- Exercise aim
Please retype, character for character, the portion of the entries below that runs from the line containing "EAR NOSE THROAT (ENT) DEPARTMENT" to the last line.

- Exercise material

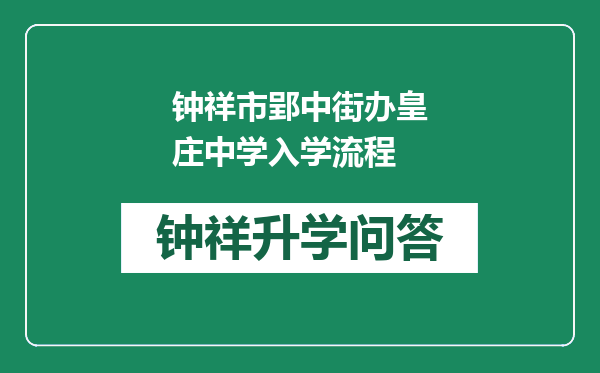 钟祥市郢中街办皇庄中学入学流程

钟祥升学问答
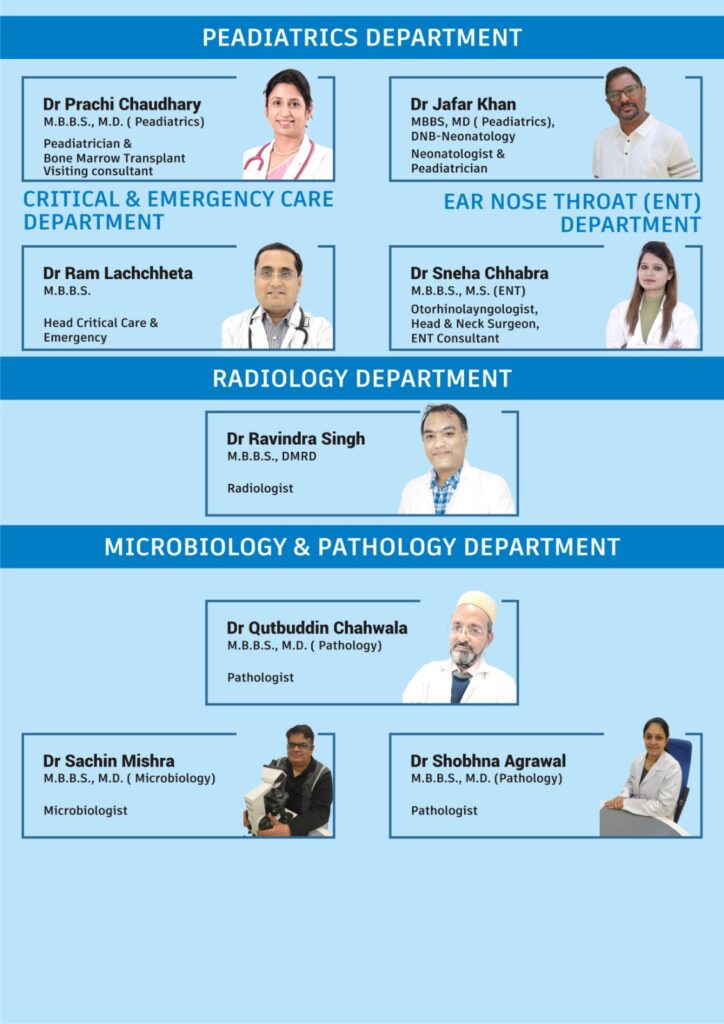 PEADIATRICS DEPARTMENT

Dr Prachi Chaudhary
M.B.B.S., M.D. ( Peadiatrics)
Peadiatrician &
Bone Marrow Transplant
Visiting consultant

Dr Jafar Khan
MBBS, MD ( Peadiatrics),
DNB-Neonatology
Neonatologist &
Peadiatrician

CRITICAL & EMERGENCY CARE DEPARTMENT

Dr Ram Lachchheta
M.B.B.S.
Head Critical Care &
Emergency

EAR NOSE THROAT (ENT) DEPARTMENT

Dr Sneha Chhabra
M.B.B.S., M.S. (ENT)
Otorhinolayngologist,
Head & Neck Surgeon,
ENT Consultant

RADIOLOGY DEPARTMENT

Dr Ravindra Singh
M.B.B.S., DMRD
Radiologist

MICROBIOLOGY & PATHOLOGY DEPARTMENT

Dr Qutbuddin Chahwala
M.B.B.S., M.D. ( Pathology)
Pathologist

Dr Sachin Mishra
M.B.B.S., M.D. ( Microbiology)
Microbiologist

Dr Shobhna Agrawal
M.B.B.S., M.D. (Pathology)
Pathologist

- Task solution
EAR NOSE THROAT (ENT) DEPARTMENT

Dr Sneha Chhabra
M.B.B.S., M.S. (ENT)
Otorhinolayngologist,
Head & Neck Surgeon,
ENT Consultant

RADIOLOGY DEPARTMENT

Dr Ravindra Singh
M.B.B.S., DMRD
Radiologist

MICROBIOLOGY & PATHOLOGY DEPARTMENT

Dr Qutbuddin Chahwala
M.B.B.S., M.D. ( Pathology)
Pathologist

Dr Sachin Mishra
M.B.B.S., M.D. ( Microbiology)
Microbiologist

Dr Shobhna Agrawal
M.B.B.S., M.D. (Pathology)
Pathologist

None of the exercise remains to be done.